## Overview

In this lesson, students learn about the relationship between cryptographic keys and passwords. Students explore the Vigenere cipher with a widget to examine how a cryptographic "key" can be used to encrypt and decrypt a message. Then, students use a tool that shows them about how long it would take to crack a given password using a standard desktop computer. Students experiment with what makes a good password and answer questions about the "human components" of cybersecurity.

## Vocabulary

• Encryption algorithm: some method of doing encryption
• Encryption key: a specific input that dictates how to apply the method and can also be used to decrypt the message

For example, the Caesar Cipher is an encryption algorithm that involves shifting the alphabet; the amount of alphabetic shift used to encode the message is the key

• Vigenere cipher (Vee-zha-nair): a method of encrypting text by applying a series of Caesar ciphers based on the letters of a keyword.
• Computationally Hard: a "hard" problem for a computer is one in which it cannot arrive at a solution in a reasonable amount of time.

## Goals

Students will be able to:

• Explain the relationship between cryptographic keys and passwords
• Explain in broad terms what makes a key difficult to "crack"

**Data**
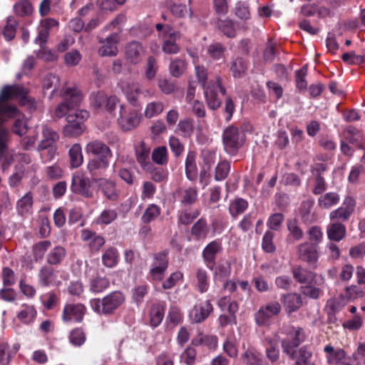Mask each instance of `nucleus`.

**Task brief**
Carry on the lesson plan about cryptographic keys and passwords from its final line. The material plays no part here.

**Exercise result**
• Understand that exponential growth is related to an encryption algorithm's strength
• Explain how and why the Vigenere cipher is a stronger form of encryption than plain substitution
• Explain properties that make for a good key when using the Vigenere Cipher

## Purpose

Cryptography and encryption are important and far-reaching fields within computer science. This lesson begins to get students' feet wet with the human side of cybersecurity: choosing good passwords through an exploration of the classic Vigenere Cipher. We also learn that the Vigenere cipher is actually susceptible to frequency analysis (though at first glance it is not) and in subsequent lessons we will learn better methods that are used today. Strong encryption techniques are typically publicly known algorithms, but have mathematical properties which ensure that the original message cannot easily be retrieved. These techniques typically feature a secret "key" or piece of information that is used when encrypting the message. While the algorithm can be publicly known, the secret key is not.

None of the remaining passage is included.